To run this experiment it is enough to use only one robot with IR sensor and one obsticle in front (e.g. cardboard wall) which the robot will be going to. The robot is supposed to stop if the distance to the object is shorter than 50 cm. The speed used in the experiment was 0.2 (can be changed).

Start the robot:

rosrun use-case-2-py

The program will print the distance to the object.

Use Case 3

Place two robots one after another on a safe distance (70 cm was used). Back robot must be robot with a LiDAR-sensor.

Run firstly the back robot (it will adopt its distance to the front robot):

rosrun lidar_receiver.py

Run front robot:

rosrun use-case-3-front.py

Use Case 4

Place robots on the safe distance one after another.

Run first back robot:

rosrun use-case-4-back-new.py

Then run front robot:

rosrun use-case-4-front.py

Intersection arbitation specific

First start GulliView on the roof mounted computer:

ssh -X 192.168.1.122
# Go to the directory of this file
find . -iname "startCamerasBroadcast.sh"
# Run it
./startCamerasBroadcast.sh 2121

Then place two bots (only tested on the non lidar ones) on two different roads marked with blue tape. If this tape is gone you can look at the images in the mapdata node readme to at least make sense of the code.

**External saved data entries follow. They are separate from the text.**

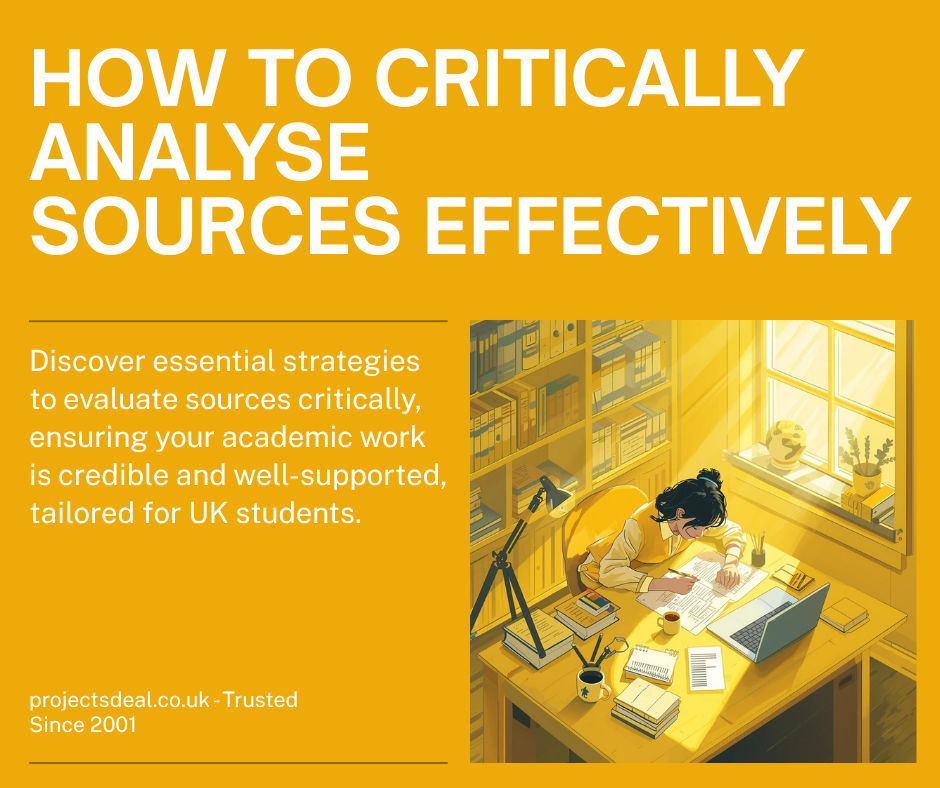 HOW TO CRITICALLY ANALYSE SOURCES EFFECTIVELY

Discover essential strategies to evaluate sources critically, ensuring your academic work is credible and well-supported, tailored for UK students.

projectsdeal.co.uk - Trusted Since 2001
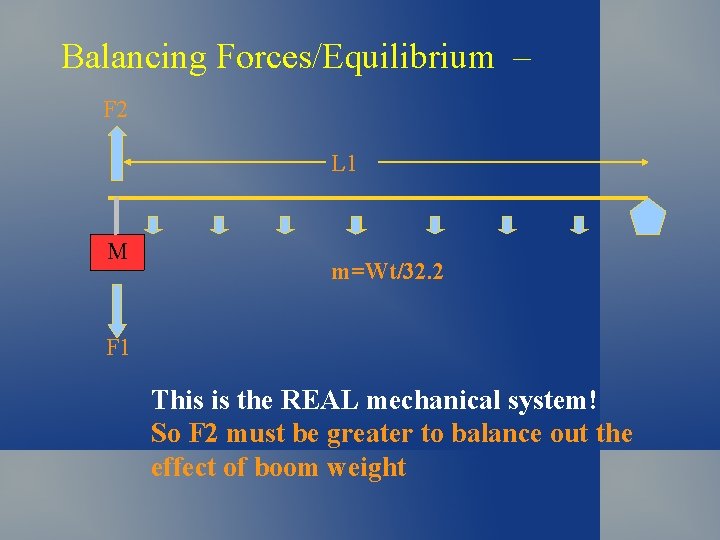 Balancing Forces/Equilibrium –

F2

L1

M

m=Wt/32.2

F1

This is the REAL mechanical system!
So F2 must be greater to balance out the effect of boom weight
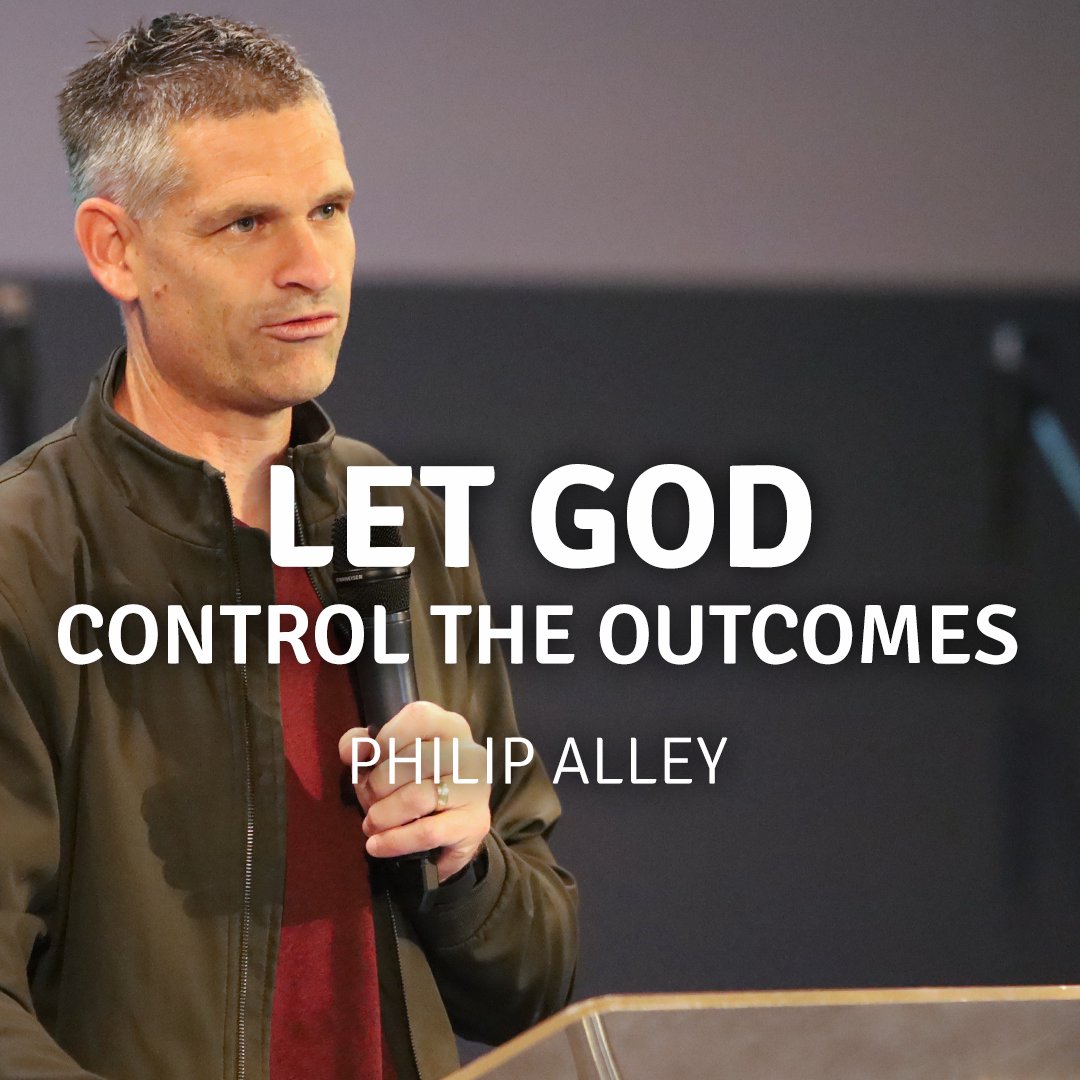 LET GOD
CONTROL THE OUTCOMES

PHILIP ALLEY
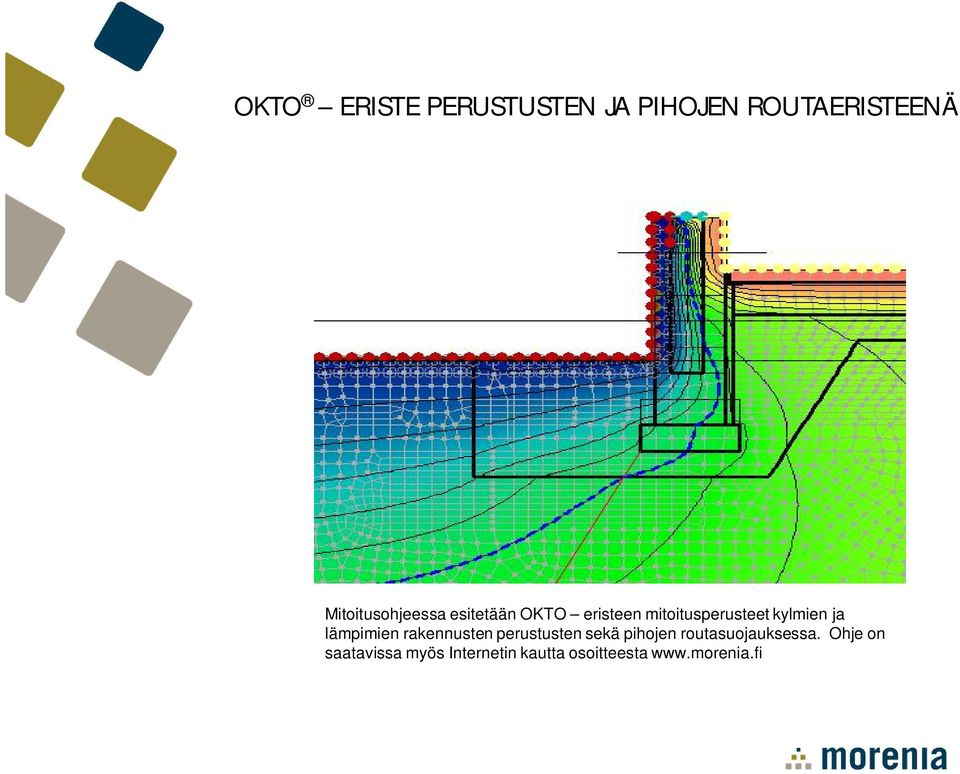 OKTO® – ERISTE PERUSTUSTEN JA PIHOJEN ROUTAERISTEENÄ

Mitoitusohjeessa esitetään OKTO – eristeen mitoitusperusteet kylmien ja lämpimien rakennusten perustusten sekä pihojen routasuojauksessa. Ohje on saatavissa myös Internetin kautta osoitteesta www.morenia.fi

morenia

Put AprilTags on the wifibot plywood mounts, then start the intersection arbitration on each bot.

# Open two terminals

# Run this on one bot (e.g. one with tag 6)
# For example, a scenario with priority road (huvudled)
roslaunch intercrossing_master wifibot.launch robot:=/ tag_id:=6 scenario='scenario1'

# Run this on the other bot (e.g. one with tag 4)
roslaunch intercrossing_master wifibot.launch robot:=/ tag_id:=4 scenario='scenario1'

Look at em go! Now you can log data with our time-to-collision package see the UDP messages being broadcasted with our monitor or use the visualization package to see the tags moving around in rviz.